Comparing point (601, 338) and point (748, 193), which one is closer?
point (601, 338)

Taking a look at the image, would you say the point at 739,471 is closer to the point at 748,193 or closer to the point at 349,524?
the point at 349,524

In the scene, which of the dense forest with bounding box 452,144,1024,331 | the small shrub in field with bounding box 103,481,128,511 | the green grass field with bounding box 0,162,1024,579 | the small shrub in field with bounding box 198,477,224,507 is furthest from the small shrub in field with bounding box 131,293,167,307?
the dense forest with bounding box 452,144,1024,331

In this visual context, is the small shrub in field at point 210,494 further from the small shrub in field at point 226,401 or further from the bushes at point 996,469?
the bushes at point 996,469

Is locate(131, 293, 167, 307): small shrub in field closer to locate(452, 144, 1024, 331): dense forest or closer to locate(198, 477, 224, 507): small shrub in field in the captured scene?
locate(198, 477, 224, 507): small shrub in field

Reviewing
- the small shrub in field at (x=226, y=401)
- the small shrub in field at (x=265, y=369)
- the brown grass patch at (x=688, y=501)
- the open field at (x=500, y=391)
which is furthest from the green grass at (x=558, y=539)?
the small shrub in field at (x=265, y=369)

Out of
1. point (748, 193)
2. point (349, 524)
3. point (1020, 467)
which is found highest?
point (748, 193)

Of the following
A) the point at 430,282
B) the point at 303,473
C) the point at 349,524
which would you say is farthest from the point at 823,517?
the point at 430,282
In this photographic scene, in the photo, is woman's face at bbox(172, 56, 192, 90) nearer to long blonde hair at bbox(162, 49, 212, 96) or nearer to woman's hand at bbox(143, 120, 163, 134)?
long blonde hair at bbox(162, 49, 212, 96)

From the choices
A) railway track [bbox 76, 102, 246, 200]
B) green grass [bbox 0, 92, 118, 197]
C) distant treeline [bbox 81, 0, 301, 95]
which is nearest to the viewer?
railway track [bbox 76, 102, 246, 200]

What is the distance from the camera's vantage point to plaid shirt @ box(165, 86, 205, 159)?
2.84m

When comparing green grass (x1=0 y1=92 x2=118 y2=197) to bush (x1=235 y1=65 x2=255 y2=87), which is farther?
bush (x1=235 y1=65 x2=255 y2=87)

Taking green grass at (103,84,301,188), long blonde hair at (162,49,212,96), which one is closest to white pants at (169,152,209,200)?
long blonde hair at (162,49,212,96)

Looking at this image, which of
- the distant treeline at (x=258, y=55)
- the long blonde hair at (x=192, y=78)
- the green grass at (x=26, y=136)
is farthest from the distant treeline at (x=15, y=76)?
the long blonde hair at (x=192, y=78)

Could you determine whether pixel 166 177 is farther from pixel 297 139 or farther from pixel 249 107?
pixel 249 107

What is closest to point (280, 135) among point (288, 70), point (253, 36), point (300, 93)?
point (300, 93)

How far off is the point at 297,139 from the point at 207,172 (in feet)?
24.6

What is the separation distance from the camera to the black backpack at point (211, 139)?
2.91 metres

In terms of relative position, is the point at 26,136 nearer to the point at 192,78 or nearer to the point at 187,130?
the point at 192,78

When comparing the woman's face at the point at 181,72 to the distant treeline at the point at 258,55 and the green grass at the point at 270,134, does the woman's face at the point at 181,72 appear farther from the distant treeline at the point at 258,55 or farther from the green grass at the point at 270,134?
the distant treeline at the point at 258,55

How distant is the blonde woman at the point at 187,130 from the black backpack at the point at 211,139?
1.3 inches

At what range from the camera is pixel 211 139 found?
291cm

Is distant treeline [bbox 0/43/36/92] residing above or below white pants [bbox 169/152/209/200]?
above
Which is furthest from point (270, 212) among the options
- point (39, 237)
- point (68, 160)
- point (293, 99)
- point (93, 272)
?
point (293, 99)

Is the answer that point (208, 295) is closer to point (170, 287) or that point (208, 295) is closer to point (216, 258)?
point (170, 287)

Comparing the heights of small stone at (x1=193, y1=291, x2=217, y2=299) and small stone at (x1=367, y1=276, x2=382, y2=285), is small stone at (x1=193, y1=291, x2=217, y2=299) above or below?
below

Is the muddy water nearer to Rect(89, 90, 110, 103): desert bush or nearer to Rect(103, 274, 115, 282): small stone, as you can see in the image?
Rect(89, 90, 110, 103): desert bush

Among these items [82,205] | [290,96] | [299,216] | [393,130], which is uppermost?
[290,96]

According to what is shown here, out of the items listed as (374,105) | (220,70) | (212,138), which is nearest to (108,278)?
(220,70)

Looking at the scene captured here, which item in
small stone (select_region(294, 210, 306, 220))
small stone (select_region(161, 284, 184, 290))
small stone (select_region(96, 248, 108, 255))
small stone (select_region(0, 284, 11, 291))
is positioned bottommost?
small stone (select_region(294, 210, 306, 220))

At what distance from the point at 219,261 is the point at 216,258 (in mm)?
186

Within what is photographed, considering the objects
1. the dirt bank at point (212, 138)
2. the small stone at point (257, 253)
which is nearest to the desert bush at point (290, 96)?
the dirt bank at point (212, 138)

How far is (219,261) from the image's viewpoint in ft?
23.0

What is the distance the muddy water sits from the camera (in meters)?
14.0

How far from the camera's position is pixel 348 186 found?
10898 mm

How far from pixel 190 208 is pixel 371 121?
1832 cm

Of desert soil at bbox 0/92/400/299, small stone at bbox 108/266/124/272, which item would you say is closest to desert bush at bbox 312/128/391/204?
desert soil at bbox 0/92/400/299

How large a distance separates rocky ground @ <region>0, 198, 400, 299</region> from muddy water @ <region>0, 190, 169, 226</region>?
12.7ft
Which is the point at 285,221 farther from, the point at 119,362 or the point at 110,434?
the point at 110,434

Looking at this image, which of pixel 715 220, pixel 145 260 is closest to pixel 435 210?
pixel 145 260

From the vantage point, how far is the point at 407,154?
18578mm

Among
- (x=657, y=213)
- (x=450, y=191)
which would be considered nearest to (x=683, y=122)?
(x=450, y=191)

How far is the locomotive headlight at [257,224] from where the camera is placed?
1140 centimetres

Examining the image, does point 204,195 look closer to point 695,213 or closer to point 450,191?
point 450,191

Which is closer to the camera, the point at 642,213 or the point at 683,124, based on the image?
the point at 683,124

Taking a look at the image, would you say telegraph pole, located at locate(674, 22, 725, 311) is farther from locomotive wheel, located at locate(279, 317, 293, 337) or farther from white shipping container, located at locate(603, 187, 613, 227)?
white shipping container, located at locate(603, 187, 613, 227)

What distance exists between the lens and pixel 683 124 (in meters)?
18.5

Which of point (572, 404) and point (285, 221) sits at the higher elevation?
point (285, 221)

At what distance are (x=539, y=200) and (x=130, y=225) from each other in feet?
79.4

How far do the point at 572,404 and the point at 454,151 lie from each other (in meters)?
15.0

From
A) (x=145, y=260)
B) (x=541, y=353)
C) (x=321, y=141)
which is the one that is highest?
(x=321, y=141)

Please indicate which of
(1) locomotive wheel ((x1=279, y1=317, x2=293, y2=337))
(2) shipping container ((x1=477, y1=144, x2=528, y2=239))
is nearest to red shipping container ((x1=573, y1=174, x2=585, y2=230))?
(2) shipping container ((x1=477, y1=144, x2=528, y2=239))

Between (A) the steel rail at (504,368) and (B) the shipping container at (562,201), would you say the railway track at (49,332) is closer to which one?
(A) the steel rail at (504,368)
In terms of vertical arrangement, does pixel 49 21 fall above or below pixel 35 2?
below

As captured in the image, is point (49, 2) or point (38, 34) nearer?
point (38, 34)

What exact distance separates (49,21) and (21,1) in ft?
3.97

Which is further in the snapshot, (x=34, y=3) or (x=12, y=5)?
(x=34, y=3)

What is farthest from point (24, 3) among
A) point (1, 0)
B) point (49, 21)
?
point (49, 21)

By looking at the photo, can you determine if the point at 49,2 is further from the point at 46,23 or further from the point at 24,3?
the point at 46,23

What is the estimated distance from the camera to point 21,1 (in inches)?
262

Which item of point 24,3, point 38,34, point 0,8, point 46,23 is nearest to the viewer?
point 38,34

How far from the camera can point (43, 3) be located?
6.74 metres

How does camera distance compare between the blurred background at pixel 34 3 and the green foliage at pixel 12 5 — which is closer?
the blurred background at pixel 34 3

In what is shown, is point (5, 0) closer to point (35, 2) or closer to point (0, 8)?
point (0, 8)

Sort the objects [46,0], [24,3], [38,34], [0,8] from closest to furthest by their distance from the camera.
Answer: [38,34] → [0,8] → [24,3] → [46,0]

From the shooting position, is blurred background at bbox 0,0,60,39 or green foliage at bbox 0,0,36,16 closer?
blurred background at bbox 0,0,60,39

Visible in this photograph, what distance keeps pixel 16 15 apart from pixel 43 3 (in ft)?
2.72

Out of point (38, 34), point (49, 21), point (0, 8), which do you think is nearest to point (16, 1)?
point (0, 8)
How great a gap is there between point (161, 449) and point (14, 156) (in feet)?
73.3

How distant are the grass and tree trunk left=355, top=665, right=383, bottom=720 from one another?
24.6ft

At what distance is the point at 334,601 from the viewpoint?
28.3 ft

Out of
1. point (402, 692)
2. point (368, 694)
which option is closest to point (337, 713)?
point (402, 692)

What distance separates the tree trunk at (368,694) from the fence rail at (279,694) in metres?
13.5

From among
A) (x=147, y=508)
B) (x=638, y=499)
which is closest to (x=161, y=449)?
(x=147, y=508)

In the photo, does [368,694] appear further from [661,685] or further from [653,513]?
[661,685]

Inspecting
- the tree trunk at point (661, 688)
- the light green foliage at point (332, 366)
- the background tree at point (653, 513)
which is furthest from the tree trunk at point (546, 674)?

..........

▶ [What you are asked to do] Output the line containing "At what distance is" and all lines after it to the end of the records, exactly as given.

▶ [Answer to the exercise]
At what distance is the point at 334,601 from the viewpoint?
28.3 ft

Out of
1. point (402, 692)
2. point (368, 694)
which option is closest to point (337, 713)?
point (402, 692)

What distance separates the tree trunk at (368,694) from the fence rail at (279,694) in metres?
13.5

From among
A) (x=147, y=508)
B) (x=638, y=499)
which is closest to (x=161, y=449)?
(x=147, y=508)

In the photo, does [368,694] appear further from [661,685] or further from [653,513]?
[661,685]

Inspecting
- the tree trunk at point (661, 688)
- the light green foliage at point (332, 366)
- the background tree at point (653, 513)
which is furthest from the tree trunk at point (546, 674)?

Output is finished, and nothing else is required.